MLOps using AWS Sagemaker Session Slides - Session 3 - DataWrangler and Feature Store
Meetup Link
https://www.meetup.com/dataopslabs/events/290943425/
Summary
The presentation will delve into the dynamic capabilities of Amazon SageMaker Data Wrangler and Feature Store, offering a comprehensive understanding of their functionalities and seamless integration into the machine learning pipeline. Through a live demonstration, attendees will witness the Data Wrangler's ability to transform and publish data to the Feature Store for ML Pipelines, utilizing various sources such as S3, Athena, Redshift, EMR, Snowflake, Databricks, Salesforce, and Appflow for over 40 data sources. Key points include creating a data flow for ML data preparation, leveraging standard transforms for dataset cleaning and transformation, and exporting data preparation workflows to various destinations, including S3, Sagemaker Model Pipeline, Feature Store, Python script/Notebook.
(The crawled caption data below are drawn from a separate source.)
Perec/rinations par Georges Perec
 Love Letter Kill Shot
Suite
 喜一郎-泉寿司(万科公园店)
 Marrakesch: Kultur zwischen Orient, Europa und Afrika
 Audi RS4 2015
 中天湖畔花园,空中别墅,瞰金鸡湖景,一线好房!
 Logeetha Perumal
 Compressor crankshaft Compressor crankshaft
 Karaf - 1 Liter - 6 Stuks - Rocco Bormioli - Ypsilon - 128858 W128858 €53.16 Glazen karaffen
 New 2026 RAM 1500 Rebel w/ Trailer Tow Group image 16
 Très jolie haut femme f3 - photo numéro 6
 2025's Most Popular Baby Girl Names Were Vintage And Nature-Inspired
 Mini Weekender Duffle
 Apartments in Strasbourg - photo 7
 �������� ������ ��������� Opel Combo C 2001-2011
The AWS Glue Data Catalog integration ensures storage consistency, allowing users to query features using SQL tools like Amazon Athena and facilitating easy discovery and reuse of existing features. The Feature Store supports both offline and online storage, maintaining synchronization crucial for model accuracy. Additional features such as lineage tracking and point-in-time recovery enhance confidence in feature reuse and support specific requirements like training models with past feature values. The SageMaker Feature Store emerges as a versatile tool in the MLOps lifecycle, managing datasets and feature pipelines efficiently to streamline data science tasks and eliminate redundant feature creation efforts.